Çanakkale Savaşları Gelibolu Tarihi Alan Başkanı İsmail Kaşdemir, sözlerini şöyle sürdürdü:

"Hani Gazi Mustafa Kemal Atatürk'ün ifadesiyle burada Mehmetçik'in 'Allah,' Allah' diyerek hücum ettiği o asumani gulgule, asumani gök gürültüsüne benzeyen o haykırışları duymaya çalışın. Ve bu tepenin, bu toprakların, Çanakkale'nin nasıl bir fedakarlık sonunda Çanakkale geçilmez diye dünyaya ilan edildiğini anlamaya çalışalım. 107 yıl önce bugün bu coğrafyada, bu topraklarda uzun yıllardan beri devam eden bir geri çekilmenin, tabiri caizse sona doğru giden bir yolun başlangıcının aslında bir yolun başlangıcında doğduğu, bir yok oluş sürecinden bir var oluş destanının yazılmış olduğu bu topraklardayız. Kararan memleket ufuklarında bir güneş gibi Mehmetçik'in süngüsünü parlatanlara bin selam olsun. Burada askeriyle beraber destan yazan ve cephenin en önünde geçerek kırbacını havaya kaldırıp, 'Size ölmeyi emrediyorum' diyenlere bin selam olsun. Ve bu topraklarda vatan, millet, kutsal değerler, bağımsızlığımız söz konusu olduğu zaman bir gül bahçesine girer gibi kara toprağa girenlere bin selam olsun. Saygıdeğer misafirlerimiz. Çanakkale Tarihi Alan Başkanlığı olarak işte bu müstesna vatan topraklarında hadimlik görevimizi icra ediyoruz. Burada ortaya çıkan o Çanakkale ruhunu ve o büyük kahramanlık örneğini ve o fedakarlığı her daim canlı tutmaya gelecek kuşaklara aktarmaya gayret gösteriyoruz."
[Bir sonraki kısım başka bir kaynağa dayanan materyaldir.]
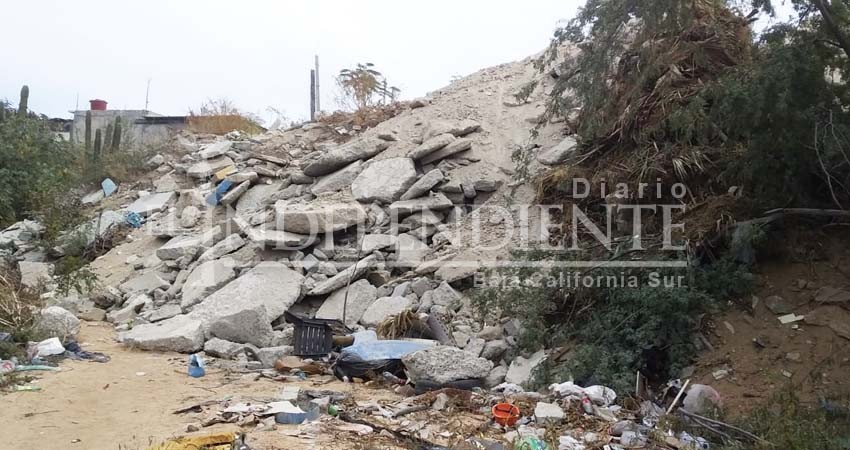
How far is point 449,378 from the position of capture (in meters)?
5.34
'TARİHİ BİR GÜNE ERİŞMİŞ BULUNUYORUZ'

Kültür ve Turizm Bakan Yardımcısı Serdar Çam ise anlamlı bir günde olduklarını belirterek, “Gelecek nesillerin doğru bir şekilde anlaması gerekiyor. Pek çok acıları kaşımak için değil, düşmanlıkları arttırmak için değil, belki de dostlukları pekiştirmek için anlatılması gerekiyor. O tarihte büyük bir zaferi kazanmış ve dünyaya gerçek anlamda Türk insanının, Türk halkının sesini en doğru şekilde duyurmuş kahraman askerimiz, kahraman milletimiz, büyük bir zaferle bugünü tamamladı ve 10 Ağustos'ta bütün dünyaya şu mesajı verdi; 'Ne olursa olsun, ne pahasına olursa olsun, bu toprakların geçilmesini engelleyeceğiz.' Ve savaşın aslında dönüşünü ve kaderini belirleyen bir zafer olarak tamamlanmış oldu. Tabii unutulmaması gereken birçok dersler de var. Gerek taarruz yapan devletler açısından o dönem için gerekse savunmayı yapan Türk halkı için ve dostlarımız, müttefiklerimiz için 107 yıl önce büyük bir komutanlıkla, büyük bir azimle, elinde kırbacıyla ön cephede ilk sinyali, ilk hareket emrini veren bir liderlik hareketiyle milletinin önüne önderlik yapma çalışmasının ilk başlangıcını yaparak büyük bir zaferi kazandıktan sonra aslında kısa bir süre sonra 1'inci Dünya Savaşı mağlupları olarak maalesef birçok acılar yaşanması devam etti. Ama güzel olan şu ki; aradan geçen 6 sene sonra burada yapılan büyük çalışmanın neticesinde oluşturulan kadro hareketi ve liderlik hareketi çerçevesinde demin de sayın başkanımızın ifade ettiği gibi Türkiye Cumhuriyeti'nin temellerinin atılmasının belki de ilk çalışmaları yapıldı. Buradaki zaferle 6 sene sonra Sakarya Meydan Muharebesi'nde, istiklal mücadelesinde Türkiye Cumhuriyeti'nin tekrar inşası ve kurulması ve ‘Bittik, tükendik, son noktadayız’ denildiği noktada yeniden küllerinden doğan bir devletin ortaya çıkmasına vesile olacak, aslında bir azmin de başlangıcı olmuş oldu" dedi.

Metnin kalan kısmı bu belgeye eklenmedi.